Set down each of the entries below word for word, keeping every line unchanged.
* begin *
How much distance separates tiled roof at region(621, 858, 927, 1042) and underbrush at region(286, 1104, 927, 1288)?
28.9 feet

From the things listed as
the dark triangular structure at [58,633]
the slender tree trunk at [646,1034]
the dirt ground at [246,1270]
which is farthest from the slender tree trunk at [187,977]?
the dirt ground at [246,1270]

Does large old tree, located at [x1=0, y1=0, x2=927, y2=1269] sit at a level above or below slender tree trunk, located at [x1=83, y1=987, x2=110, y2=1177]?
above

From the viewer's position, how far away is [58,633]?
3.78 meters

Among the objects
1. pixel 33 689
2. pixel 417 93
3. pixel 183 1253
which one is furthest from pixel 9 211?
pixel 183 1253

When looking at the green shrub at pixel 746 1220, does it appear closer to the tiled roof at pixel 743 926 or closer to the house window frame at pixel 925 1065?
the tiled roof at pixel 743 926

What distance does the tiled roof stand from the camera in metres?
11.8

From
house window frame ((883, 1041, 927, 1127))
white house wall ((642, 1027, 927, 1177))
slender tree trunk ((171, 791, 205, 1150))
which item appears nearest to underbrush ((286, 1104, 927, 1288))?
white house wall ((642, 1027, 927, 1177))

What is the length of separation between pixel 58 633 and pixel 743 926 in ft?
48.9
* end *
Task response
How much distance separates tiled roof at region(621, 858, 927, 1042) and underbrush at region(286, 1104, 927, 1288)?
28.9 feet

From the things listed as
the dark triangular structure at [58,633]
the slender tree trunk at [646,1034]
the dirt ground at [246,1270]
which is farthest from the slender tree trunk at [187,977]?
the dirt ground at [246,1270]

Does large old tree, located at [x1=0, y1=0, x2=927, y2=1269] sit at a level above or below slender tree trunk, located at [x1=83, y1=987, x2=110, y2=1177]?
above

From the viewer's position, how far away is [58,633]?
3.78 meters

Among the objects
1. pixel 33 689
2. pixel 417 93
3. pixel 183 1253
which one is furthest from pixel 9 211?
pixel 183 1253

When looking at the green shrub at pixel 746 1220, does it appear closer to the tiled roof at pixel 743 926 or closer to the house window frame at pixel 925 1065?
the tiled roof at pixel 743 926

What distance does the tiled roof stand from the camera in metres?
11.8

From
house window frame ((883, 1041, 927, 1127))
white house wall ((642, 1027, 927, 1177))
slender tree trunk ((171, 791, 205, 1150))
which item appears nearest to underbrush ((286, 1104, 927, 1288))?
white house wall ((642, 1027, 927, 1177))

What is the length of separation between pixel 58 633 and pixel 743 926 in ft?
48.9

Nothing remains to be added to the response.